HACC-mlcluster

This webpage provides a high-level overview of the machine learning cluster (mlcluster) under the Heterogeneous Accelerated Compute Cluster (HACC) program (full name HACC-mlcluster). This cluster is part of the program formerly known as the Xilinx Adaptive Compute Clusters (XACC).
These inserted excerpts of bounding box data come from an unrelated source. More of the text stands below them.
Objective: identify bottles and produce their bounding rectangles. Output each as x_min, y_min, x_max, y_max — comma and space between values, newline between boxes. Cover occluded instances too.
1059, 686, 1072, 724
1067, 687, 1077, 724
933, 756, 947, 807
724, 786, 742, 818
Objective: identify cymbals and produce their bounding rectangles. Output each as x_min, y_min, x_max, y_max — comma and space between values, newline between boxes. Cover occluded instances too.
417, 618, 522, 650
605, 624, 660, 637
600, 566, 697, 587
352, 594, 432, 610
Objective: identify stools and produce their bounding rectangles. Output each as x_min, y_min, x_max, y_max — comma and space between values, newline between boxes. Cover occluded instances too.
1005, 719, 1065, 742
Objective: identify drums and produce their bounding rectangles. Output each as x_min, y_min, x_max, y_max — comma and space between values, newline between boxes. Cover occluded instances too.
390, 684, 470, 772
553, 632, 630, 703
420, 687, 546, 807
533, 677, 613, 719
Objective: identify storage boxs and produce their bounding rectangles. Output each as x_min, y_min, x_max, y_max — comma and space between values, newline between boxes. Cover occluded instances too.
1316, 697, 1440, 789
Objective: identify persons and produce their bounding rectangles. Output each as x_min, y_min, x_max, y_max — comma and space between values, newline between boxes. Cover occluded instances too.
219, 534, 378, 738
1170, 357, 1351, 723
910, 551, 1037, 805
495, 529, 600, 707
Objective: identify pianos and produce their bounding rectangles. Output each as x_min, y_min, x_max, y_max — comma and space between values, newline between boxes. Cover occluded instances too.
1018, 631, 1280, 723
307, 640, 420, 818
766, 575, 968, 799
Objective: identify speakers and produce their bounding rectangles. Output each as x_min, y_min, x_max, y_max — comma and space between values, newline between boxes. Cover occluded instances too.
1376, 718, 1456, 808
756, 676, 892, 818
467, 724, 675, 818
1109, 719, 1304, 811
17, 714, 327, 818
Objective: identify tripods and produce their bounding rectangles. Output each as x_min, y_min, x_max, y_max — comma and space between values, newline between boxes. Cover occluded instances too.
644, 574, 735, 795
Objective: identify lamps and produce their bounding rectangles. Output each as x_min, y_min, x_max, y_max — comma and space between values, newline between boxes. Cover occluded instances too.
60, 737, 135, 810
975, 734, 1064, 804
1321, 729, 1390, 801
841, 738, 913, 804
This cluster offers different resources than the first UIUC HACC cluster. The first HACC cluster is focused entirely on FPGAs – we offer access to several powerful Alveo boards such as the U250 and U280. The HACC-mlcluster offers access to several AMD MI210 GPUs and AMD-Xilinx FPGAs, namely the U55C and VCK5000.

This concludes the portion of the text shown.